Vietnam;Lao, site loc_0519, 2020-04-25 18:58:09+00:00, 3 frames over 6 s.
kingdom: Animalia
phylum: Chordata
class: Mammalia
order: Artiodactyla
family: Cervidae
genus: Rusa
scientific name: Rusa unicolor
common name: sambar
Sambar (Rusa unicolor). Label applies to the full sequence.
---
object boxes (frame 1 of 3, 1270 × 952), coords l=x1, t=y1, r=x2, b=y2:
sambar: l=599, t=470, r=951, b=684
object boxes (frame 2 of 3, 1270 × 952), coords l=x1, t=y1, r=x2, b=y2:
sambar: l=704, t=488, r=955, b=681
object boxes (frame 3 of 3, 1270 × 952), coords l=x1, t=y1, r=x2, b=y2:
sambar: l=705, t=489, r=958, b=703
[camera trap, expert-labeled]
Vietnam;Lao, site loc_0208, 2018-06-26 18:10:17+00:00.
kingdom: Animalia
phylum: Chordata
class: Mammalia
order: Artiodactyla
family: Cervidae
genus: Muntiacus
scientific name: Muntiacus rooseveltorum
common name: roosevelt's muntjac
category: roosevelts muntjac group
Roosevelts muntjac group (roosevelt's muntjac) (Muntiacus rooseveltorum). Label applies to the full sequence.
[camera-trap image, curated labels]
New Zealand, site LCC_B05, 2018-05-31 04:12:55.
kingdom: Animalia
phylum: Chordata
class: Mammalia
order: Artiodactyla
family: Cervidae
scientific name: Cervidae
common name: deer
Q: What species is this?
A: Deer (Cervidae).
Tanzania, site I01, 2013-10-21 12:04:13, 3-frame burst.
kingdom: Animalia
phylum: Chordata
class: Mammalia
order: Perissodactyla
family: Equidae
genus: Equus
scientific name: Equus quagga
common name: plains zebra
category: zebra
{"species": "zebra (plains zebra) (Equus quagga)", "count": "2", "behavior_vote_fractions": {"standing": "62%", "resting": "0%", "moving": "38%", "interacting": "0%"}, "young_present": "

Goal of the exercise:
Reproduce verbatim the range of lines that opens the records and closes with the line containing "category: zebra". Omit everything after it.

Answer for the task:
Vietnam;Lao, site loc_0519, 2020-04-25 18:58:09+00:00, 3 frames over 6 s.
kingdom: Animalia
phylum: Chordata
class: Mammalia
order: Artiodactyla
family: Cervidae
genus: Rusa
scientific name: Rusa unicolor
common name: sambar
Sambar (Rusa unicolor). Label applies to the full sequence.
---
object boxes (frame 1 of 3, 1270 × 952), coords l=x1, t=y1, r=x2, b=y2:
sambar: l=599, t=470, r=951, b=684
object boxes (frame 2 of 3, 1270 × 952), coords l=x1, t=y1, r=x2, b=y2:
sambar: l=704, t=488, r=955, b=681
object boxes (frame 3 of 3, 1270 × 952), coords l=x1, t=y1, r=x2, b=y2:
sambar: l=705, t=489, r=958, b=703
[camera trap, expert-labeled]
Vietnam;Lao, site loc_0208, 2018-06-26 18:10:17+00:00.
kingdom: Animalia
phylum: Chordata
class: Mammalia
order: Artiodactyla
family: Cervidae
genus: Muntiacus
scientific name: Muntiacus rooseveltorum
common name: roosevelt's muntjac
category: roosevelts muntjac group
Roosevelts muntjac group (roosevelt's muntjac) (Muntiacus rooseveltorum). Label applies to the full sequence.
[camera-trap image, curated labels]
New Zealand, site LCC_B05, 2018-05-31 04:12:55.
kingdom: Animalia
phylum: Chordata
class: Mammalia
order: Artiodactyla
family: Cervidae
scientific name: Cervidae
common name: deer
Q: What species is this?
A: Deer (Cervidae).
Tanzania, site I01, 2013-10-21 12:04:13, 3-frame burst.
kingdom: Animalia
phylum: Chordata
class: Mammalia
order: Perissodactyla
family: Equidae
genus: Equus
scientific name: Equus quagga
common name: plains zebra
category: zebra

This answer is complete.